INFO:langchain.retrievers.multi_query:Generated queries: ['Okay, here are 3 different versions of the query, designed to help retrieve relevant documents from a vector database, focusing on a general understanding of the course’s start date and addressing potential limitations of a purely distance-based search:', '**Version 1:**  “What is the official start date for the Data Engineering course?”', '**Version 2:** “Can you provide the enrollment date for the Data Engineering course?”', '**Version 3:** “What’s the timeline for the Data Engineering course, including the beginning date?”']
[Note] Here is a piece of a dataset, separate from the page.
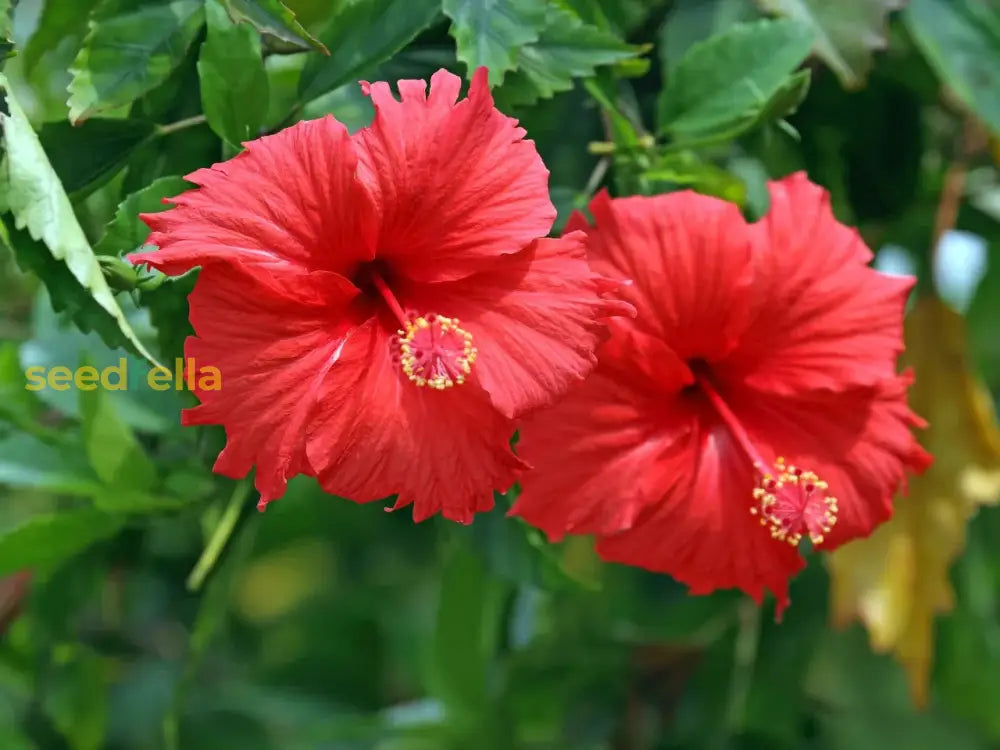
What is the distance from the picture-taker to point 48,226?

📋 Multi-Query Results (3 documents):

--- Result 1 ---
Content: 
 Course - When will the course start?
Metadata: 
 General course-related questions

--- Result 2 ---
Content: 
 Course - I have registered for the Data Engineering Bootcamp. When can I expect to receive the confirmation email?
Metadata: 
 General course-related questions

--- Result 3 ---
Content: 
 What are the deadlines in this course?
Metadata: 
 General course-related questions


## 📋 Comparison Summary

| Aspect | Multi-Query Retriever | Self-Querying Retriever |
|--------|----------------------|------------------------|
| **Primary Use Case** | Query variation and comprehensive results | Metadata filtering with semantic search |
| **Query Processing** | Generates multiple query variations | Extracts query text + metadata filters |
| **Result Quality** | Broader, more comprehensive | More precise, filtered results |
| **Metadata Usage** | Limited | Extensive |
| **Best For** | Exploratory search, research | Filtered search, specific criteria |


## 🎯 When to Use Each Retriever

### Use Multi-Query Retriever when:
- ✅ You want comprehensive results from different perspectives
- ✅ Query wording might vary significantly
- ✅ You're doing exploratory research
- ✅ You need to capture different ways of asking the same question
- ✅ You have limited metadata or don't need filtering

### Use Self-Querying Retriever when:
- ✅ You have rich, structured metadata
- ✅ You need precise filtering capabilities
- ✅ You want to combine semantic search with metadata filters
- ✅ You have specific criteria (date ranges, categories, etc.)
- ✅ You need faster, more targeted results

### Use Both Together when:
- ✅ You need both comprehensive coverage AND precise filtering
- ✅ You're building a complex search system
- ✅ You want to combine the benefits of both approaches


## 🎓 Key Takeaways

### Multi-Query Retriever:
- **Best for**: Exploratory research, comprehensive coverage
- **Strengths**: Captures different perspectives, reduces query sensitivity
- **Trade-offs**: Higher computational cost, potential redundancy

### Self-Querying Retriever:
- **Best for**: Precise filtering, structured data
- **Strengths**: Combines semantic search with metadata filtering
- **Trade-offs**: Requires rich metadata, more complex setup

### Hybrid Approach:
- **Best for**: Complex applications needing both coverage and precision
- **Strengths**: Combines benefits of both approaches
- **Trade-offs**: Highest computational cost, most complex setup

## 🏁 Conclusion

Both retrievers serve different purposes in the retrieval ecosystem:
- Use **Multi-Query** when you need comprehensive, diverse results
- Use **Self-Querying** when you need precise, filtered results  
- Use **Hybrid** when you need the best of both worlds

The choice depends on your specific use case, data structure, and performance requirements.